How do I combine two files while excluding lines that exist in both files?

Question

I have 2 files that can not be sorted. Both of them have a list of words per lines. I am trying to compare both files and create a new one without any duplicate lines that get matched between both files. This means, if a line on file A is found on file B, it should not show as an output result.

There is a huge issue with many questions and sites that say in their titles "Deleting Duplicates" when in fact it is "Merging Duplicates & Showing A Unique One". These 2 points are very different. One is not actually deleting duplicate lines, only merging them.

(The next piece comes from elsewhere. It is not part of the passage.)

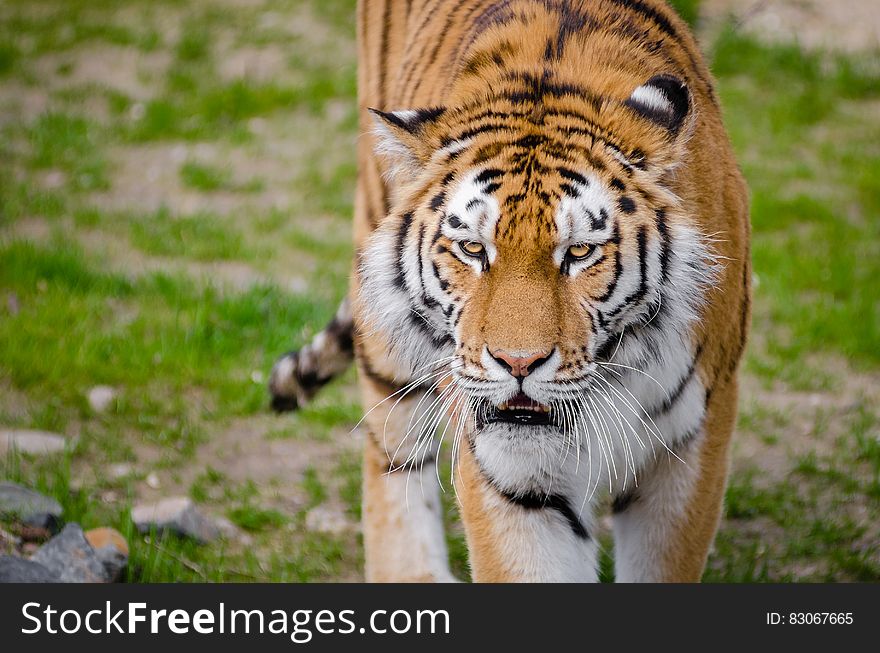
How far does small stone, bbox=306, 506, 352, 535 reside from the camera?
3.82m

For this particular case I do need to DELETE THEM for real. So if they are found in both files, they do not show as a result.

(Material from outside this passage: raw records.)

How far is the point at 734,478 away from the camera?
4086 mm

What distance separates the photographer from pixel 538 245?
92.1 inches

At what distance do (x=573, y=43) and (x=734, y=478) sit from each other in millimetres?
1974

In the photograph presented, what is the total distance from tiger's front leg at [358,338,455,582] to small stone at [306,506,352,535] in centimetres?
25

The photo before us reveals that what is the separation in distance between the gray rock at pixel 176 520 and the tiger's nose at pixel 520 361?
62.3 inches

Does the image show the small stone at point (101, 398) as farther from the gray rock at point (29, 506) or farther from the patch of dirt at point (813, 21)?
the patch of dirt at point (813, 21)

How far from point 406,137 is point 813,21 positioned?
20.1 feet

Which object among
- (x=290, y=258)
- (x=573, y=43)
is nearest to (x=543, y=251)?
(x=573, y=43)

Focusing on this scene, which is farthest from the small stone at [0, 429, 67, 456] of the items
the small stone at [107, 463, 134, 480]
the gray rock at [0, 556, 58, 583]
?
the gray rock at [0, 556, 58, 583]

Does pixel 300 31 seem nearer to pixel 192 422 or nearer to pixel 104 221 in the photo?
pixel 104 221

I have tested comm already and this fails. I have also tested several other cases like awk, grep that I have seen. The rules for both files is the following:

They have different size (Do not have the same amount of lines)
To be a duplicate it compares the whole line against each and all other lines in the other file
Files can not be sorted

Here is some information about the files, they carry list of emails, one email per line. Of course because they are not the same size, it does not mean they will have all emails the same, but they do have inside of each other all unique emails. It is just that some emails might be on both files. For the cases where the emails are on both files, the output results should not show those emails.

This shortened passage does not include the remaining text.